Maybe had Jairus fell harder at the feet of Jesus. Maybe had he been more persistent. He should have cleared the crowds – even if forceful, even if it meant losing his standing as a synagogue leader.
But why? Couldn’t these healings have been prioritized? Certainly a girl dying is triaged over a woman who can make one more day with chronic condition.
Jesus hears the report at the same time Jairus receives it. Two men – one a father, one a Son – standing between two daughters in extreme difficulty.
“Don’t be afraid; just believe, and she will be healed.” Jesus rescues a crumbling man with a word of certainty.
Have faith? Believe? The daughter just healed had faith. The daughter just died cannot whisper words of hope.
The delay of Jesus tells us something about His love for all people. A woman in need is not ignored over a young girl in need. We have to prioritize because we do not bear with us the ability to speak to the living and the dead.
The delay of Jesus was not only a healing moment for a chronically ill woman – it was an acknowledgement of a healing already given. It would not take the faith of Jairus’ 12 year-old daughter for healing.

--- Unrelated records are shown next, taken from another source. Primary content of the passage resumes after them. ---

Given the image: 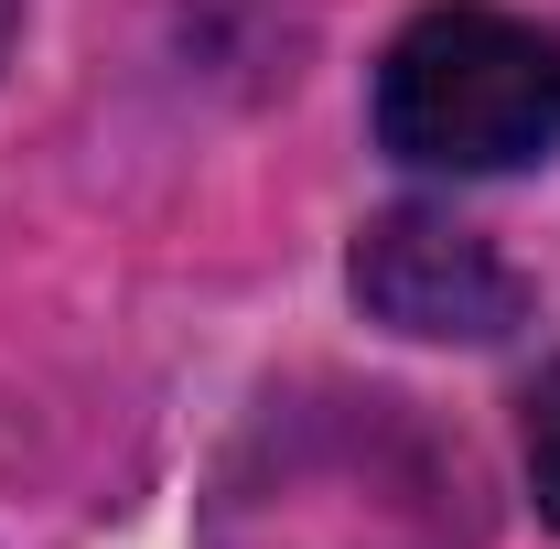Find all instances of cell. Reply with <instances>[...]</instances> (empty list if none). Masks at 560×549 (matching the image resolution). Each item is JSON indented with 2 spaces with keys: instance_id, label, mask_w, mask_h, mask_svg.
I'll return each instance as SVG.
<instances>
[{
  "instance_id": "cell-2",
  "label": "cell",
  "mask_w": 560,
  "mask_h": 549,
  "mask_svg": "<svg viewBox=\"0 0 560 549\" xmlns=\"http://www.w3.org/2000/svg\"><path fill=\"white\" fill-rule=\"evenodd\" d=\"M346 280L388 335H420V344H495L528 324V280L506 270L475 226H453L431 206H388L355 237Z\"/></svg>"
},
{
  "instance_id": "cell-3",
  "label": "cell",
  "mask_w": 560,
  "mask_h": 549,
  "mask_svg": "<svg viewBox=\"0 0 560 549\" xmlns=\"http://www.w3.org/2000/svg\"><path fill=\"white\" fill-rule=\"evenodd\" d=\"M528 484H539V517L560 528V366L539 377V399H528Z\"/></svg>"
},
{
  "instance_id": "cell-1",
  "label": "cell",
  "mask_w": 560,
  "mask_h": 549,
  "mask_svg": "<svg viewBox=\"0 0 560 549\" xmlns=\"http://www.w3.org/2000/svg\"><path fill=\"white\" fill-rule=\"evenodd\" d=\"M377 140L410 173H528L560 151V33L453 0L377 66Z\"/></svg>"
},
{
  "instance_id": "cell-4",
  "label": "cell",
  "mask_w": 560,
  "mask_h": 549,
  "mask_svg": "<svg viewBox=\"0 0 560 549\" xmlns=\"http://www.w3.org/2000/svg\"><path fill=\"white\" fill-rule=\"evenodd\" d=\"M0 44H11V0H0Z\"/></svg>"
}]
</instances>
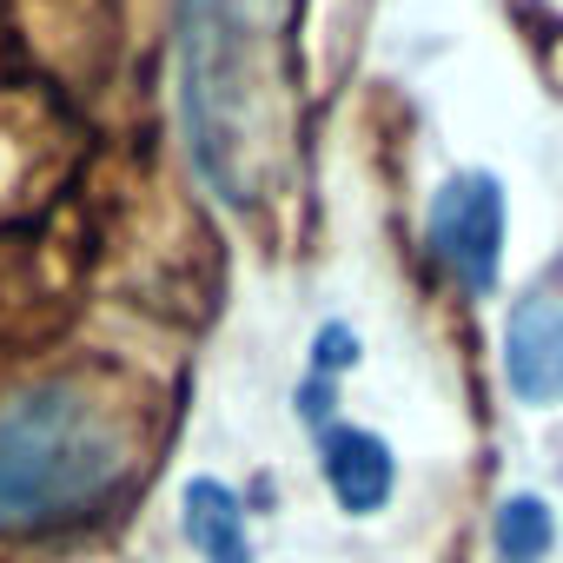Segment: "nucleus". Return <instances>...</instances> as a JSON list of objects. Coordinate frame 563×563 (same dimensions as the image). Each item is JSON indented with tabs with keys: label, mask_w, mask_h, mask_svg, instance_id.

Jairus carried her to Jesus when he came to Jesus in faith. Just believe. Don’t give up now. Yes, keep bothering the Teacher. It’s no bother at all.

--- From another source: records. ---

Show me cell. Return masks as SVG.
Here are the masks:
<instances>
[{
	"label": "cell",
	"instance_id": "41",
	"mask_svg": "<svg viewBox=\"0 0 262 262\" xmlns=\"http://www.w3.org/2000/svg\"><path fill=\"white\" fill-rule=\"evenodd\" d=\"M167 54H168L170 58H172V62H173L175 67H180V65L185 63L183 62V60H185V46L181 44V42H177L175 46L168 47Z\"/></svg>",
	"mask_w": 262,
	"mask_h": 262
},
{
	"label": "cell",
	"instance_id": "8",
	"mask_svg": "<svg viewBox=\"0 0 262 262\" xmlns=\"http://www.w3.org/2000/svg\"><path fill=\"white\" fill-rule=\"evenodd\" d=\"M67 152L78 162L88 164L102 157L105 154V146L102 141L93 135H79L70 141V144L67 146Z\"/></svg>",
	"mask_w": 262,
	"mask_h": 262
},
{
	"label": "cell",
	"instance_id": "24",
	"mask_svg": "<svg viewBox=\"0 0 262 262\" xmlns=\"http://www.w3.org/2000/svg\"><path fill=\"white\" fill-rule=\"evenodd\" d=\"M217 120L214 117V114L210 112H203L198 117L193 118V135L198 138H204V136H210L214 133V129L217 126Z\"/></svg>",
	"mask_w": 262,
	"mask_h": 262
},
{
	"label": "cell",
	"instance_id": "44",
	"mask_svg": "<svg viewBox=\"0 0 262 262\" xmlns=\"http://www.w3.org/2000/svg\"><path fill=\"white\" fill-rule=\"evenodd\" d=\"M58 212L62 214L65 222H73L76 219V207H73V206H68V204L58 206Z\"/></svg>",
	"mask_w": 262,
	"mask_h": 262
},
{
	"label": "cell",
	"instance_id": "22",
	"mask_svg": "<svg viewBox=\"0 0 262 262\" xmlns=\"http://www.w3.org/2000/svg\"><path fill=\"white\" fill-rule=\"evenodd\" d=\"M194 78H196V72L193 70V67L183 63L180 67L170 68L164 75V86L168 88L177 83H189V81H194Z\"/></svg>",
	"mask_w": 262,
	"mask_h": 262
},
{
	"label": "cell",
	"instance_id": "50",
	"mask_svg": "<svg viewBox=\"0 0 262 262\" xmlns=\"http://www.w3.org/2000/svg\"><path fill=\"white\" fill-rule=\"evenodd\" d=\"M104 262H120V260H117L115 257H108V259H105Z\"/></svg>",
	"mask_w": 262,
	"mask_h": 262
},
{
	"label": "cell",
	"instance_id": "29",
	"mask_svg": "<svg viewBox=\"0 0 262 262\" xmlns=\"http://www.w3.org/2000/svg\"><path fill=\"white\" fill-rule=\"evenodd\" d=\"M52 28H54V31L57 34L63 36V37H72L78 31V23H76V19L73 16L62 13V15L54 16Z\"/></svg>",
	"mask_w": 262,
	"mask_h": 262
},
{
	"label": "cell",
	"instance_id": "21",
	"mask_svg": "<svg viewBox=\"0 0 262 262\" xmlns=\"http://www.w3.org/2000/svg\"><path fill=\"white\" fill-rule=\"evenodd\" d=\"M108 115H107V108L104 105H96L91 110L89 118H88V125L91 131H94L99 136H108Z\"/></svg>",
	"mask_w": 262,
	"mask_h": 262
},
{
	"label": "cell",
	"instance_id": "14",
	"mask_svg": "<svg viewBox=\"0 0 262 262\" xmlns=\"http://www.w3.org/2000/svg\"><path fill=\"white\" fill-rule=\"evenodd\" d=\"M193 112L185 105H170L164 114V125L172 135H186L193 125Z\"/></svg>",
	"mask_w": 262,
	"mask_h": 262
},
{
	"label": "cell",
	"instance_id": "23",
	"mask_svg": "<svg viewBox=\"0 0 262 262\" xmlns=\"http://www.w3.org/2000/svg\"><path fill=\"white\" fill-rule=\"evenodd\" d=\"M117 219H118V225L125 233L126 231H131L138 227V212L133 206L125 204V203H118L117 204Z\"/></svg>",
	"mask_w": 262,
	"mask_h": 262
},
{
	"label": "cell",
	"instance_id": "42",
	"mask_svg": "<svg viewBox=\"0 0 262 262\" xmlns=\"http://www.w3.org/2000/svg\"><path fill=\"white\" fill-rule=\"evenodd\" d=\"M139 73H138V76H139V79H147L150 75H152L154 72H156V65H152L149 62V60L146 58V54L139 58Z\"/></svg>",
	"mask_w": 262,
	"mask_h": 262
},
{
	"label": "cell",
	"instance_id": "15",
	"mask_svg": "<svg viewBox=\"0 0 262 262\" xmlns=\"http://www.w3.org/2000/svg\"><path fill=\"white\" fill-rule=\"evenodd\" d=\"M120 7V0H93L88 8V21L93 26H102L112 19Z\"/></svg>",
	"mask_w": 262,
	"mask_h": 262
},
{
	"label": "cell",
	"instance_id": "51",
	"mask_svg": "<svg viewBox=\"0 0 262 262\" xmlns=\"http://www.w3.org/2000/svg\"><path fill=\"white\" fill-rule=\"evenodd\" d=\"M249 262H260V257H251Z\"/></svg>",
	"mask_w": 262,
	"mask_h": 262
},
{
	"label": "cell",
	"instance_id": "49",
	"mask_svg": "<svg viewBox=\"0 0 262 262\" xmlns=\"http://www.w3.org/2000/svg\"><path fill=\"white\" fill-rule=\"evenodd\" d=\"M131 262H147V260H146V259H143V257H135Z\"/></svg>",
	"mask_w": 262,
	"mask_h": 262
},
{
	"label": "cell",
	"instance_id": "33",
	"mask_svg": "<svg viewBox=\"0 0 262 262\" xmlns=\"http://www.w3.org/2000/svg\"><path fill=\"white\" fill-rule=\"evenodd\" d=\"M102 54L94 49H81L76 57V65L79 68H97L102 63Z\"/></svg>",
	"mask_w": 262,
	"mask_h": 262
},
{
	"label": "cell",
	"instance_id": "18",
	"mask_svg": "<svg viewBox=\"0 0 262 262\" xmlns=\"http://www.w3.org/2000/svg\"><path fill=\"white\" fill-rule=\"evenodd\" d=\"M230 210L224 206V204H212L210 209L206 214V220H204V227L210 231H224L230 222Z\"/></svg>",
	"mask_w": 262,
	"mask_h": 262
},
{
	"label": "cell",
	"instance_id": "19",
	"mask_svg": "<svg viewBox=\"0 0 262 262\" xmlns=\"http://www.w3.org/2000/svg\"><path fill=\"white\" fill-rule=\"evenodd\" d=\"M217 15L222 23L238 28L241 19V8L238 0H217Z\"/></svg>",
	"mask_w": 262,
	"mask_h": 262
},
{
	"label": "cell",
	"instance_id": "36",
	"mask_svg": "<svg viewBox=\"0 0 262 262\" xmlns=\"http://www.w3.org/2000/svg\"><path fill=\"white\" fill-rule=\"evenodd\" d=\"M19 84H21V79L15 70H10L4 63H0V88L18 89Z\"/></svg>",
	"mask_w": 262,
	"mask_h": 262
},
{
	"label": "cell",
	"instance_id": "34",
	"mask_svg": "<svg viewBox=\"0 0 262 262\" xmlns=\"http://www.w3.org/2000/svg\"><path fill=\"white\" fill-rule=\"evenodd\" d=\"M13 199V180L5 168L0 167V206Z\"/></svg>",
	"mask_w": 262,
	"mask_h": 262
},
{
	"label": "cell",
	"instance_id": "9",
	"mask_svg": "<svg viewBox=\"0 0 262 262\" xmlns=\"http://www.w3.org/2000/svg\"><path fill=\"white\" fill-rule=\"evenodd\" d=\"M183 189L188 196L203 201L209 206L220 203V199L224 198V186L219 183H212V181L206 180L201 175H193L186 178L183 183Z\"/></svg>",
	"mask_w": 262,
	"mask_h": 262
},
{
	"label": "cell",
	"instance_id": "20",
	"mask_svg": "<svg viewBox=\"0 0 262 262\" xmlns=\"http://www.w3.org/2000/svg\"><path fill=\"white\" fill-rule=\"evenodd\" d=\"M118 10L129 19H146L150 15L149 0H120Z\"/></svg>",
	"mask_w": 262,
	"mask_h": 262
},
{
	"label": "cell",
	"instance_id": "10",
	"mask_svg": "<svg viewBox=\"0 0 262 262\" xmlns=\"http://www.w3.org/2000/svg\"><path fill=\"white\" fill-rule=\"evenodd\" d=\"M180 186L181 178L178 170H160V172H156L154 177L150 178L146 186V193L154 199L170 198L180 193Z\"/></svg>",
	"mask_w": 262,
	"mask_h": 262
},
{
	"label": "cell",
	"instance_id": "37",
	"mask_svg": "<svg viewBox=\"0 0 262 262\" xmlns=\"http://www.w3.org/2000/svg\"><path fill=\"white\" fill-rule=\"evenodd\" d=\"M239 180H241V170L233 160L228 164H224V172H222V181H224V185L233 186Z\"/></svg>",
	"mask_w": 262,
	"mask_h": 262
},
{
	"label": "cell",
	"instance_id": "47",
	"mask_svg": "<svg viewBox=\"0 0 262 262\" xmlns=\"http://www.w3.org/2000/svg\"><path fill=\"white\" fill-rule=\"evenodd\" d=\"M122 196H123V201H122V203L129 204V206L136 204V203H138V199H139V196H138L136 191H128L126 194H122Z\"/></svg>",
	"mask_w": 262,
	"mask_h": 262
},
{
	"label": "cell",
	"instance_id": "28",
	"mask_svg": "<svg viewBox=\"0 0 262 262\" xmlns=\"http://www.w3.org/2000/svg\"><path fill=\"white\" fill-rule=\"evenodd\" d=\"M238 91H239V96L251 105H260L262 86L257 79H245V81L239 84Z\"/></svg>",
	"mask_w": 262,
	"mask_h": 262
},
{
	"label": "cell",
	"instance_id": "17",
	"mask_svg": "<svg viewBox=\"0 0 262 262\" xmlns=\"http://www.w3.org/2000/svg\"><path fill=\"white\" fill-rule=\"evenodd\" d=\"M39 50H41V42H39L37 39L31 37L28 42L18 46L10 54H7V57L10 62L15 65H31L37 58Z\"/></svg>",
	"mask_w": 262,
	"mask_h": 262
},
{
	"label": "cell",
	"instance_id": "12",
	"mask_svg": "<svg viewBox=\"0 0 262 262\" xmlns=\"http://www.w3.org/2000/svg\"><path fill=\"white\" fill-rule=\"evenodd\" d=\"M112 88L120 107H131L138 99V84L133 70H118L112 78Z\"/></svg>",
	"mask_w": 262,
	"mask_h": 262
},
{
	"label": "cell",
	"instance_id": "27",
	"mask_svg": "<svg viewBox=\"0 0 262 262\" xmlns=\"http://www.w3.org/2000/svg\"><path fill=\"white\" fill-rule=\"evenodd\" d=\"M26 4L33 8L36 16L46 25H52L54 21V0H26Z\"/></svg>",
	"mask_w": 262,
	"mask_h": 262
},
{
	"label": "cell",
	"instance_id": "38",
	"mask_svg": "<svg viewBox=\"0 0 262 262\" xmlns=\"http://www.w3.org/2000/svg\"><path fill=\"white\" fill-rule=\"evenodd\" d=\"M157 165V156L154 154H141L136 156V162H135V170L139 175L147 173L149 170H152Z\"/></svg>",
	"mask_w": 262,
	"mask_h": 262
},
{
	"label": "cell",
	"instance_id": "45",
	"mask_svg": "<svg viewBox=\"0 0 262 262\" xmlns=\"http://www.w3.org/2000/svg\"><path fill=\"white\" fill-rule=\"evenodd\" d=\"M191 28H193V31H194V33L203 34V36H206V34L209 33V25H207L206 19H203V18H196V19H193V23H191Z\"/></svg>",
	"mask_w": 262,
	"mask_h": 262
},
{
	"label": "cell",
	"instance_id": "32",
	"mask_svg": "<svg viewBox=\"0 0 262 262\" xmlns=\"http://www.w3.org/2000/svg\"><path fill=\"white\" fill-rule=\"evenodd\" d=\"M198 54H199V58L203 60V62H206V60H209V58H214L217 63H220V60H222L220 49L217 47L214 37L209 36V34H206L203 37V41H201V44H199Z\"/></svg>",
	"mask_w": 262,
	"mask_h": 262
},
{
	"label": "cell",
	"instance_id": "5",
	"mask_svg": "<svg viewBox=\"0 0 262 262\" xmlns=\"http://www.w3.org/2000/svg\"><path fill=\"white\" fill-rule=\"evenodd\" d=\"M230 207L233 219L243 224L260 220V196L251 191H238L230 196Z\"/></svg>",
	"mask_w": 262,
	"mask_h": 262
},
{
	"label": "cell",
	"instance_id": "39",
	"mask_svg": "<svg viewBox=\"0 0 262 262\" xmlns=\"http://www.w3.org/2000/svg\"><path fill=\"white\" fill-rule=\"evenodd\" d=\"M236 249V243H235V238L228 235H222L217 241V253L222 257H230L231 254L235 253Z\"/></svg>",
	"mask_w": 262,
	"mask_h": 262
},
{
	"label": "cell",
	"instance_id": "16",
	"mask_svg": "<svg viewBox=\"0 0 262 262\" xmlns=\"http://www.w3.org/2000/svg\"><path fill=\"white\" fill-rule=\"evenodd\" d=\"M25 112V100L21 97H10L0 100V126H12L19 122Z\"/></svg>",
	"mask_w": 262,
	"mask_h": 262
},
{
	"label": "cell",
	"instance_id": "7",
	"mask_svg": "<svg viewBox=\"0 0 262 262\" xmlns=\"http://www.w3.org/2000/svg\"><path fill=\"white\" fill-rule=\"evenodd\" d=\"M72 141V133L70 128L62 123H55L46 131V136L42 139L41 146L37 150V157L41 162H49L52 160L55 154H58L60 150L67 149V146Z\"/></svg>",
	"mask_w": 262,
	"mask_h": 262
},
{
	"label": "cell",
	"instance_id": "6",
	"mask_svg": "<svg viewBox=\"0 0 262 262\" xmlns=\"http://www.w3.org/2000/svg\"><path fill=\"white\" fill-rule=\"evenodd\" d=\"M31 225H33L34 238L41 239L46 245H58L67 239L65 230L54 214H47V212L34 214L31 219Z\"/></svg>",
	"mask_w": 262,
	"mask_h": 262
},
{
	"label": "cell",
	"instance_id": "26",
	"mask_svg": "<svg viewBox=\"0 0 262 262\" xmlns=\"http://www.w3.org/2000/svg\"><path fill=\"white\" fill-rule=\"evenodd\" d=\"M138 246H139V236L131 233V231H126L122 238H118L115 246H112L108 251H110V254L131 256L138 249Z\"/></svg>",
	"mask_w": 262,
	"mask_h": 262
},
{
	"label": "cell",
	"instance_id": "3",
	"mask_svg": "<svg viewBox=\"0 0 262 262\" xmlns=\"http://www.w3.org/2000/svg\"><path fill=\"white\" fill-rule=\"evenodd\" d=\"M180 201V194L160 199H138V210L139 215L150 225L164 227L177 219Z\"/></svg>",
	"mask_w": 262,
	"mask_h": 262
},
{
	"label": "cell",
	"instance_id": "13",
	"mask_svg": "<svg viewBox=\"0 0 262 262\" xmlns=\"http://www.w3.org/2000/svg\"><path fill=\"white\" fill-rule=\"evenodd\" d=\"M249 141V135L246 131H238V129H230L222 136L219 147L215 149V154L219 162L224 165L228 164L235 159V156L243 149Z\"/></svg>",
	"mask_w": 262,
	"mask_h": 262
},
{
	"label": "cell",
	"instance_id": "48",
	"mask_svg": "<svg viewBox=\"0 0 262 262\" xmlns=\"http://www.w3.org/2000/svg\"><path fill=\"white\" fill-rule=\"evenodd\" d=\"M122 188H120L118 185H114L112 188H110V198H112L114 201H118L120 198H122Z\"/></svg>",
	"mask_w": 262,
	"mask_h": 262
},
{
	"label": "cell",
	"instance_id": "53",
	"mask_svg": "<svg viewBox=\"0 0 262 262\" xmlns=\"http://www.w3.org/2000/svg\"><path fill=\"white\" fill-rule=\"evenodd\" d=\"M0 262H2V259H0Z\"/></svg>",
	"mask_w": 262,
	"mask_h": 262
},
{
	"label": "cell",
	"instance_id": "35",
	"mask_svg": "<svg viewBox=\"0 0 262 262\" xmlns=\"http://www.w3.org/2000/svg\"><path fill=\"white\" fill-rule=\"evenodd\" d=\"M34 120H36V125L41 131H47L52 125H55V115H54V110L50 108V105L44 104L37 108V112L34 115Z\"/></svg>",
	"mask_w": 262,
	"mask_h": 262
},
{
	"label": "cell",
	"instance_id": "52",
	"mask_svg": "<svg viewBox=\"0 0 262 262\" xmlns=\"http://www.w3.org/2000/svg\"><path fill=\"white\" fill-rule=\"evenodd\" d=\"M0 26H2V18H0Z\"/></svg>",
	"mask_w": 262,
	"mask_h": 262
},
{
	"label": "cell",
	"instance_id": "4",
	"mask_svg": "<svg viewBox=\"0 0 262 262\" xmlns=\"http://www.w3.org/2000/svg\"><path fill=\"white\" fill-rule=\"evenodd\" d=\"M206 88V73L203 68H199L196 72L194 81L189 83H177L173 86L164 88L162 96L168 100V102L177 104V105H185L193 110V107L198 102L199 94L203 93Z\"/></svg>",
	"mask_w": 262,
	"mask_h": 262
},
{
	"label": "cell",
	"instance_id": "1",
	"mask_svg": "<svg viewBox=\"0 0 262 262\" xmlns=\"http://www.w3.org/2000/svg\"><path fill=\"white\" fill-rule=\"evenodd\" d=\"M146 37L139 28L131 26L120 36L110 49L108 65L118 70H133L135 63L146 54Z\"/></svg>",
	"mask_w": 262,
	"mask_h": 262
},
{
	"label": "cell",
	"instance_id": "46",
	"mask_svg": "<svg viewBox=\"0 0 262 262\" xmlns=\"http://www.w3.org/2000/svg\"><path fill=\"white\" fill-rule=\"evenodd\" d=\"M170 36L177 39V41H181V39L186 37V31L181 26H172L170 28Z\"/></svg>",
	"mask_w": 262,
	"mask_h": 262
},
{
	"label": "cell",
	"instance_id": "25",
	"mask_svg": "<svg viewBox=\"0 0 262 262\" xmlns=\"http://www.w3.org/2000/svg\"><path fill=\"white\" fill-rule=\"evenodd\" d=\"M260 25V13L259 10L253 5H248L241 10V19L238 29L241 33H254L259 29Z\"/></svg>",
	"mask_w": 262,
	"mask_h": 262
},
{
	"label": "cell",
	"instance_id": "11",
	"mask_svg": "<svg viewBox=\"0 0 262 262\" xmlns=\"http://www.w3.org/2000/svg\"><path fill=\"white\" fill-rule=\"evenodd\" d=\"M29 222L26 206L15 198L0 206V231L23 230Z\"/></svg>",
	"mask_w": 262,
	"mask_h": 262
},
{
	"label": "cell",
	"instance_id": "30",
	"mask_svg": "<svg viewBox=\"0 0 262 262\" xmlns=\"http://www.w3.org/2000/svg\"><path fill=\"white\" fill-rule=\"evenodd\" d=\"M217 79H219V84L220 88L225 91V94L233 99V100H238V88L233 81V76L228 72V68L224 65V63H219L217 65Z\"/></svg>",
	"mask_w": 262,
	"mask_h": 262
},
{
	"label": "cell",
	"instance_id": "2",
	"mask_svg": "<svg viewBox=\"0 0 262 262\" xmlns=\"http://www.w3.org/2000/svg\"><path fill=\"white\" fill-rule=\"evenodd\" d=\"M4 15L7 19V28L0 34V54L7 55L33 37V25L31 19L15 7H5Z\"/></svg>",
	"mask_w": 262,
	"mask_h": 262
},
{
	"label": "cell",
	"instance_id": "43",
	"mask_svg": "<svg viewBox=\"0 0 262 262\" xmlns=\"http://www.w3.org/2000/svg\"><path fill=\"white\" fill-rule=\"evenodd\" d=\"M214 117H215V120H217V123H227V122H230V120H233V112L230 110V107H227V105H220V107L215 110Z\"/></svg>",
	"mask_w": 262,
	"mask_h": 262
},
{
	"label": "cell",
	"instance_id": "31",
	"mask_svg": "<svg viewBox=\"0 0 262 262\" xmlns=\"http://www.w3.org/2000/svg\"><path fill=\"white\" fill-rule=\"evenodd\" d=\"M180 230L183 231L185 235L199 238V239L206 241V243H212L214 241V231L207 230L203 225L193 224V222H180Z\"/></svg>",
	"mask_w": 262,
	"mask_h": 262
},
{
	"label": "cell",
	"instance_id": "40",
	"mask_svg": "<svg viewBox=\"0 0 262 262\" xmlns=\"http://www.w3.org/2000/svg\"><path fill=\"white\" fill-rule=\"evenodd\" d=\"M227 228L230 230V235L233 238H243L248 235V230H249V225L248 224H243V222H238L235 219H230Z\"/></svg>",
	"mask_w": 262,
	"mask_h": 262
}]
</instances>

I stood at the corner just outside the only gas station in town. There were no roads between Sierra City and Downieville except Highway 49. No turn offs to other places. No connecting state highways to other towns. Just one road.
At that moment, I would have surrendered my standing as a pastor in a small town in order to pour out my anguish for healing delayed.
I understand what Jairus must of felt as Jesus delayed.
But there is one huge difference – a difference as big as the lumbering boat-factory-on-wheels. Jairus went to Jesus. Whatever frustration he may have felt, he felt it in the presence of the Savior. He walked with Jesus and was with Jesus in every moment of his crisis. At the end, Jairus received back his little girl as man strengthened in faith and in closer walk with Christ.
I stood on a road apart from Jesus. Against Jesus. Rage was my companion. I did receive my son back. The scar on his knee is still there. He is well. But I was not. I didn’t learn that day. I lost sight of Jason’s needs and became consumed by my anger and healing delayed.
What happened? There must have been an especially unusual squirrel cross the road that day – because the entire-city-on-wheels never came through town. He must have pulled off the road into a camping ground somewhere.
And echoing in the background I can hear: “Scott, don’t be afraid. Just believe. I will take care of your son. I will take care of you. Walk with me.”